RAW DATA:
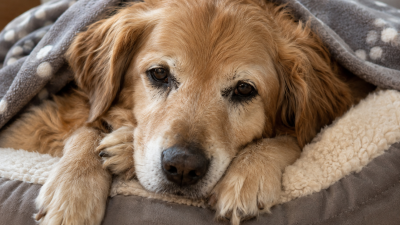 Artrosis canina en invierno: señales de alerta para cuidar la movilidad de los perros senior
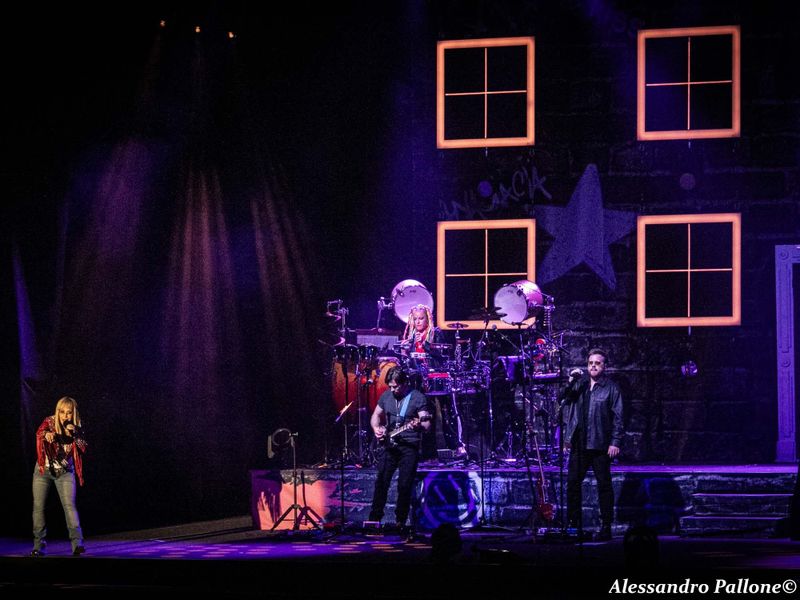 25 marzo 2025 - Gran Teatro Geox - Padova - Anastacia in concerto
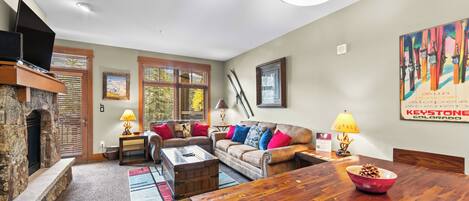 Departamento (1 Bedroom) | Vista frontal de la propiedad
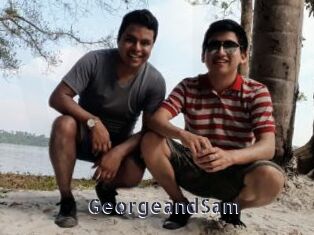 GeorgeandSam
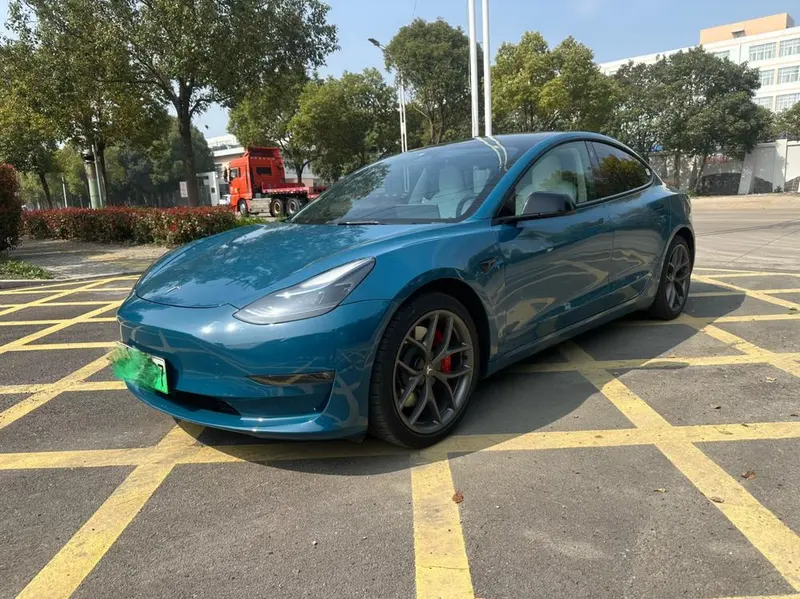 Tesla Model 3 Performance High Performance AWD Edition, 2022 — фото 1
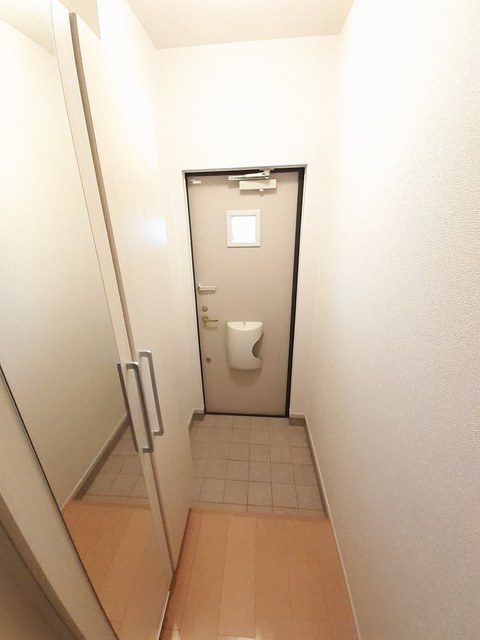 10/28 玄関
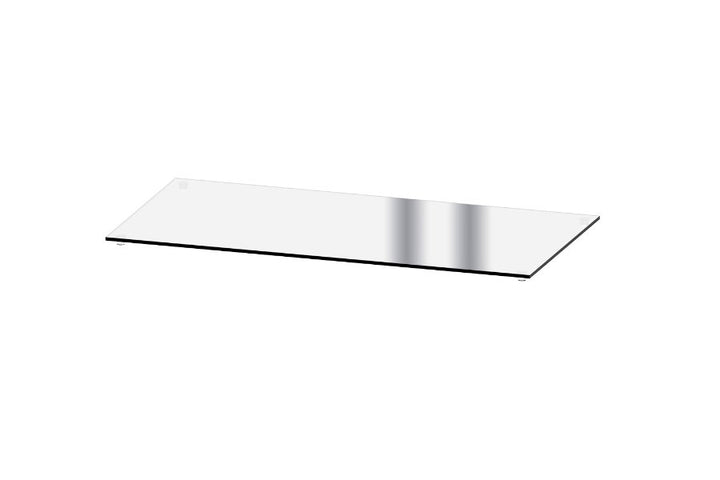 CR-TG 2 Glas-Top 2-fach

WHAT IS BEING ASKED: The answer must be the listing above, restated word for word, with no images in it.

OUTPUT FOR THIS TASK:
 Artrosis canina en invierno: señales de alerta para cuidar la movilidad de los perros senior
 25 marzo 2025 - Gran Teatro Geox - Padova - Anastacia in concerto
 Departamento (1 Bedroom) | Vista frontal de la propiedad
 GeorgeandSam
 Tesla Model 3 Performance High Performance AWD Edition, 2022 — фото 1
 10/28 玄関
 CR-TG 2 Glas-Top 2-fach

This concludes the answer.